TEXTE PROPOSÉ:
········
CINEDOC -Le rendez-vous documentaire des cinémas romands
Une vedette de cinéma dans le val d’Hérens

La caméra des deux réalisateurs français, Claudine Bories et Patrice Chagnar,d est allée sonder le rapport de l’homme à l’animal dans le val d’Hérens, là où les vaches sont reines. En ressort un documentaire poétique et politique, permettant de revisiter en douceur notre lien au règne animal.
Réalisateurs cow-sitter
Vedette est une reine du val d’Hérens. Elle a même été la reine des reines à l’alpage. Le film la capture cependant dans ses dernières années, alors que son état ne lui permet plus de concourir. Entourée par deux éleveuses sensibles, la vache vieillissante semble aussi triste que ces deux femmes. La situation les pousse à laisser Vedette chez des baby-sitters pour l’été, qui ne sont autres que nos deux réalisateurs.
········
CONSIGNE 1:
Recopiez sans rien changer les lignes des entrées allant de celle qui contient "What is the distance from the camera" jusqu'à celle qui contient "1788 millimetres", ces deux lignes comprises.
········
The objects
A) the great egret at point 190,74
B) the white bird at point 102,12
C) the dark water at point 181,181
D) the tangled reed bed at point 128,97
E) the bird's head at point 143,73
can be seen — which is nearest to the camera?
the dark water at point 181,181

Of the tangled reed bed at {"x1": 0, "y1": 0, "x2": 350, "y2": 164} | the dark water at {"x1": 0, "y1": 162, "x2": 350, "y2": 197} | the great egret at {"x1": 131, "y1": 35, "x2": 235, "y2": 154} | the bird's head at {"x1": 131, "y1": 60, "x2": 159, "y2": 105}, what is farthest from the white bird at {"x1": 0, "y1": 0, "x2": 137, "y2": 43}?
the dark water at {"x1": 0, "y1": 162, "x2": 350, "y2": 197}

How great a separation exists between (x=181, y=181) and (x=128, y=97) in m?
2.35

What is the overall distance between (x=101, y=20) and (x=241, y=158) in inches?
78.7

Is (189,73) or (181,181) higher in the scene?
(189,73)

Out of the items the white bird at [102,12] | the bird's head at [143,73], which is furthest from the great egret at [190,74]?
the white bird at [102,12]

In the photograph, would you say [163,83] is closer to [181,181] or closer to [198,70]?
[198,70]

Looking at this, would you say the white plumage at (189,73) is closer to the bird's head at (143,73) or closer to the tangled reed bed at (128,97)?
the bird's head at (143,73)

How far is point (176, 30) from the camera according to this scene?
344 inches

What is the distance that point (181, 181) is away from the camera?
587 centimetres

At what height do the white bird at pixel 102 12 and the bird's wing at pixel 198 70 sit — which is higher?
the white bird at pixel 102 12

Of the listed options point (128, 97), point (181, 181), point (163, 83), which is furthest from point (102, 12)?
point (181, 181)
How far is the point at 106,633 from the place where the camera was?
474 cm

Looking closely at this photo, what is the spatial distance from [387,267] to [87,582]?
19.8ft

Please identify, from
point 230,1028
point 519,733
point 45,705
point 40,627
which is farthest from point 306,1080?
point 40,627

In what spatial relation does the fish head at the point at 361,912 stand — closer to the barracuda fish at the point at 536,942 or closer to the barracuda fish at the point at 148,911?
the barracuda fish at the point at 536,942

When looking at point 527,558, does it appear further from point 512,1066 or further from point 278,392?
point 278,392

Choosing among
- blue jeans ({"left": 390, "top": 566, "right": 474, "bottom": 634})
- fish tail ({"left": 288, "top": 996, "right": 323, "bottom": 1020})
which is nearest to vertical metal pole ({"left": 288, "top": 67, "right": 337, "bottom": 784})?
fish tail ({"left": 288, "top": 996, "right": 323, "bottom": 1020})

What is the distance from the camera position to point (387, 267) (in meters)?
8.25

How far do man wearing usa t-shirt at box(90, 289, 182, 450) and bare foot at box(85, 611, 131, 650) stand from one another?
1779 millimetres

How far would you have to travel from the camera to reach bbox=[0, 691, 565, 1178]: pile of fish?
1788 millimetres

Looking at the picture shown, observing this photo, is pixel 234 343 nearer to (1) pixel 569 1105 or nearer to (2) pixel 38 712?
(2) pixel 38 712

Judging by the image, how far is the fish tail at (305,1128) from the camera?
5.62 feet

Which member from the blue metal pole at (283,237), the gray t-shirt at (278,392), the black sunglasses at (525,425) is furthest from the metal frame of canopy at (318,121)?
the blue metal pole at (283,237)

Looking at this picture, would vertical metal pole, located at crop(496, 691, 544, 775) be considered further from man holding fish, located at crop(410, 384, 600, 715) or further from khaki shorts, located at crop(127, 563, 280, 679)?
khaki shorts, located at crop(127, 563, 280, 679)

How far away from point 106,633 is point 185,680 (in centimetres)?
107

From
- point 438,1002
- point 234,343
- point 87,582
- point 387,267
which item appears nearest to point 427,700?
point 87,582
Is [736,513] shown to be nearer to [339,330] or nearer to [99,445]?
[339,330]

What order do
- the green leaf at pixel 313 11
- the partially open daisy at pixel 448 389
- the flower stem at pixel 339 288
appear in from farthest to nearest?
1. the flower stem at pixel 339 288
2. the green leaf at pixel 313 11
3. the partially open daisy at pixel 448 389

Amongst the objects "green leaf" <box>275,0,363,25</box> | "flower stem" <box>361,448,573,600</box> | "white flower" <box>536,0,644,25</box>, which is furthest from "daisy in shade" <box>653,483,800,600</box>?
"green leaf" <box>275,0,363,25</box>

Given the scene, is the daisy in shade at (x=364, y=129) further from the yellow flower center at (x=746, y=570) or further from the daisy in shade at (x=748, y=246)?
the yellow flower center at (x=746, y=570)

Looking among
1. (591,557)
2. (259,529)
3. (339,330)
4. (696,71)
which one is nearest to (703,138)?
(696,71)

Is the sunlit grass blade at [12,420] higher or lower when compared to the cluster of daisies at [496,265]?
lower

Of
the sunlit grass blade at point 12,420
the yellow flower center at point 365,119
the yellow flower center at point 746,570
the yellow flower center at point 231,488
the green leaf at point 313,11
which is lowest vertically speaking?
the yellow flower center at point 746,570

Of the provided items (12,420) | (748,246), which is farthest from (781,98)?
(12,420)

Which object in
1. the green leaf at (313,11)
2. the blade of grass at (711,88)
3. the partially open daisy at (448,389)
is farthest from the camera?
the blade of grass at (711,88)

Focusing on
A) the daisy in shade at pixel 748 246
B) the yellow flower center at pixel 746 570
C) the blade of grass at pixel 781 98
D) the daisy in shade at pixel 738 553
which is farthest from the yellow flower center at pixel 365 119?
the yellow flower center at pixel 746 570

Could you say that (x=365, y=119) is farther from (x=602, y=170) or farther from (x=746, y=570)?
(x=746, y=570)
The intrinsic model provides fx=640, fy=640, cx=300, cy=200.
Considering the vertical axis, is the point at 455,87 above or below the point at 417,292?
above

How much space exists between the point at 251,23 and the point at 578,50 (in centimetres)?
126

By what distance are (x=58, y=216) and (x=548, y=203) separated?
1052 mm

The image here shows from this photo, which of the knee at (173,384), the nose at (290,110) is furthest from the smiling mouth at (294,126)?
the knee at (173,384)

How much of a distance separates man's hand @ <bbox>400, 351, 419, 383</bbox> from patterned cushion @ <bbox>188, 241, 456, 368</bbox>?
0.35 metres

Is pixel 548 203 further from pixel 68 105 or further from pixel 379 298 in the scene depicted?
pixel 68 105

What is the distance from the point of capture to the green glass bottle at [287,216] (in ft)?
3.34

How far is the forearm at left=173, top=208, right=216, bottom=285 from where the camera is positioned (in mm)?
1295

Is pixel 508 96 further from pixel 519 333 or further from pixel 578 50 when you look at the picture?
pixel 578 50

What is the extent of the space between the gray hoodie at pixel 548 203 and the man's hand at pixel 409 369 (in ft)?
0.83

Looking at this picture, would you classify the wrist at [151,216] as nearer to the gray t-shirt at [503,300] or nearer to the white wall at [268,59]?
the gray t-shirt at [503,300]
········
CONSIGNE 2:
Réécrivez le passage du texte qui va de "Réalisateurs cow-sitter" jusqu'à "nos deux réalisateurs.", en mettant "fermières" à la place de "éleveuses".

RÉPONSE 1:
What is the distance from the camera position to point (387, 267) (in meters)?
8.25

How far do man wearing usa t-shirt at box(90, 289, 182, 450) and bare foot at box(85, 611, 131, 650) stand from one another?
1779 millimetres

How far would you have to travel from the camera to reach bbox=[0, 691, 565, 1178]: pile of fish?
1788 millimetres

RÉPONSE 2:
Réalisateurs cow-sitter
Vedette est une reine du val d’Hérens. Elle a même été la reine des reines à l’alpage. Le film la capture cependant dans ses dernières années, alors que son état ne lui permet plus de concourir. Entourée par deux fermières sensibles, la vache vieillissante semble aussi triste que ces deux femmes. La situation les pousse à laisser Vedette chez des baby-sitters pour l’été, qui ne sont autres que nos deux réalisateurs.